Furthermore, four of the top five hitters in the lineup are left-handed (counting Nishioka, and it’s five of six if you count Casilla when the lineup turns over), which plays right into Freddy’s strength: the changeup. Joe broke the pitch down back in February, but the short version is that he pounds the outside corner with the pitch against lefties and generates a ton (more than 22% last year) of swings and misses with it. Whenever you’re throwing just 87, 88, 89, changing speeds is that much more important, and Garcia has done a fine job of adapting to that approach later in his career. That said, the changeup is a feel pitch, and it’s going to be cold in the Bronx tonight. It could get ugly if he hangs a few.

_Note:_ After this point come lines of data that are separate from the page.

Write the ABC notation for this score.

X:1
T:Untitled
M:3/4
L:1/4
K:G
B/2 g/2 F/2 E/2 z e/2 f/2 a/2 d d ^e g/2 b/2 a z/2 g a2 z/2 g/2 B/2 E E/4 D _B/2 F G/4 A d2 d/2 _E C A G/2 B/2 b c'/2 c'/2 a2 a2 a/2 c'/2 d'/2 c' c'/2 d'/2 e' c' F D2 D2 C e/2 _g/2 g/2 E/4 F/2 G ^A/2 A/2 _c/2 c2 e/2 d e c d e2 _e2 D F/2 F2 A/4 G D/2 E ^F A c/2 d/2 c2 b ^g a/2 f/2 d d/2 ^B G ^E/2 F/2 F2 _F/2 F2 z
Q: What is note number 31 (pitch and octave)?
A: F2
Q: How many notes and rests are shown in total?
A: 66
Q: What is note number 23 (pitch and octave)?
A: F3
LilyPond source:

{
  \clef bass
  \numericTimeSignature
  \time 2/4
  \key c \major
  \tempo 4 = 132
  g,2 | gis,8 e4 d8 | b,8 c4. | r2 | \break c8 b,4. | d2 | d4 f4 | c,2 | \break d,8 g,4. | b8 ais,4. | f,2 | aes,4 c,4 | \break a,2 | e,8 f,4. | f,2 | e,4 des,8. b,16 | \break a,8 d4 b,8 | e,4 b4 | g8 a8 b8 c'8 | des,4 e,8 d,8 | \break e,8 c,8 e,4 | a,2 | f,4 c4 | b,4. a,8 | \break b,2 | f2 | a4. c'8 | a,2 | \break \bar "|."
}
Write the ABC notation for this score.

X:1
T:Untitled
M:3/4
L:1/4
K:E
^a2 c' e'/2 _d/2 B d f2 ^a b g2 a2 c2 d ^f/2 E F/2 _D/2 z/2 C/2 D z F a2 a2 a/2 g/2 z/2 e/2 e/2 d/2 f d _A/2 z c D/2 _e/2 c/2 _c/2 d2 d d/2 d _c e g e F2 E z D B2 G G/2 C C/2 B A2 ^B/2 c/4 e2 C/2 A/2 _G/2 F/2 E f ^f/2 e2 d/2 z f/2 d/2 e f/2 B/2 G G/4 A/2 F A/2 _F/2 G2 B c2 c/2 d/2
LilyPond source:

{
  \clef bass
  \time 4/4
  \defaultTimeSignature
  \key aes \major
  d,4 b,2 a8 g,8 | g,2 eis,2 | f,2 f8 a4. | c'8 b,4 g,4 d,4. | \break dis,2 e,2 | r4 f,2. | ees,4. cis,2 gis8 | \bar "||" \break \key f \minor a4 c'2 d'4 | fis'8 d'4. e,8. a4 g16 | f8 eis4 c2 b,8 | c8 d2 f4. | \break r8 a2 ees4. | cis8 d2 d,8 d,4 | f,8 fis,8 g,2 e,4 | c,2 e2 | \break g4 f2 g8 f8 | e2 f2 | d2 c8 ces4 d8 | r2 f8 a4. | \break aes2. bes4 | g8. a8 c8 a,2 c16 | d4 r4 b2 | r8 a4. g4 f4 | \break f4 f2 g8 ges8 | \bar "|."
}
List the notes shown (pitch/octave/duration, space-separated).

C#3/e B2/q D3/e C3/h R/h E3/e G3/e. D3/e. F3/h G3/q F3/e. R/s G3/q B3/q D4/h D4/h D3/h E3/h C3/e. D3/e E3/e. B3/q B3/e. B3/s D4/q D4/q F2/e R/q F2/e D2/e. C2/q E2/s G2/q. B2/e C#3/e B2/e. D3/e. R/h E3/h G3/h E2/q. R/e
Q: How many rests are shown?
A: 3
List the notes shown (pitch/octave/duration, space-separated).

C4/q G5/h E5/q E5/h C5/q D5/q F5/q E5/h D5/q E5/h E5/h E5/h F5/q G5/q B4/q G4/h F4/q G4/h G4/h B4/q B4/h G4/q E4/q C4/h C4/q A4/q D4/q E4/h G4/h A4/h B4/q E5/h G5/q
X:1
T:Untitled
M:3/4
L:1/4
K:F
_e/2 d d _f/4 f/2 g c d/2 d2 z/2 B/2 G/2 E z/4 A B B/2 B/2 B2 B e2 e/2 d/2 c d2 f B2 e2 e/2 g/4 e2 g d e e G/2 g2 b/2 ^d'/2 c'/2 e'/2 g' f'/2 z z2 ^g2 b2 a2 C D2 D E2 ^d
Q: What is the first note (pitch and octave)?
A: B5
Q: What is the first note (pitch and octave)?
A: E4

The Twins made life a little easier on Garcia tonight be removing what amounts to their two best hitters from the lineup, and also by stacking a bunch of lefties together. That certainly doesn’t guarantee success for Freddy tonight, but he needs all the help he can get and Gardenhire did him a slight favor. If that’s not enough, the Twinkies are 22-23 with Butera behind the plate since the beginning of last year. Hey, I’ll take it.
* The first? How about .500/.567/.885 against Felix Hernandez. Mauer’s good at this baseballing thing.